Rarely has a country’s banking system experienced such an overhaul in such a short space of time as Italy’s has over the past 12 months. The urge to merge has made banks team up with local rivals to avoid being gobbled up by a foreign competitor. The foundation ownership system set up in the 1990s is losing its grip. Peter Koh reports from Milan and Rome.

Politics in and out of the boardroom

Divorce Italian style

Monte dei Paschi looks to the future


ON JULY 12 2006, Mario Draghi, the governor of the Banca d’Italia, gave a speech at the annual meeting of the Associazione Bancaria Italiana in which he urged the chairmen and managing directors of Italy’s banks to consolidate for their own good or look on as foreign players took an even greater share of the market.

After the takeovers of Antonveneta by ABN Amro and Banca Nazionale de Lavoro by BNP Paribas, completed earlier in the year, Italian bankers hardly needed reminding of the problem by the central bank governor.
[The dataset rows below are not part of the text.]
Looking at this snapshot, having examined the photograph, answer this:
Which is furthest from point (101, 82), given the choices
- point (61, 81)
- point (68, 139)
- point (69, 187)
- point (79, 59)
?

Clearly, though, his audience must have been paying close attention. Less than three months later, Banca Intesa and Sanpaolo IMI, the country’s second- and third-largest banks, announced their intention to merge, in a €65 billion deal. The market applauded the industrial logic of the deal, which will create one of the largest eurozone banks and the largest player domestically in Italy, even though the transaction was cobbled together in less than a month.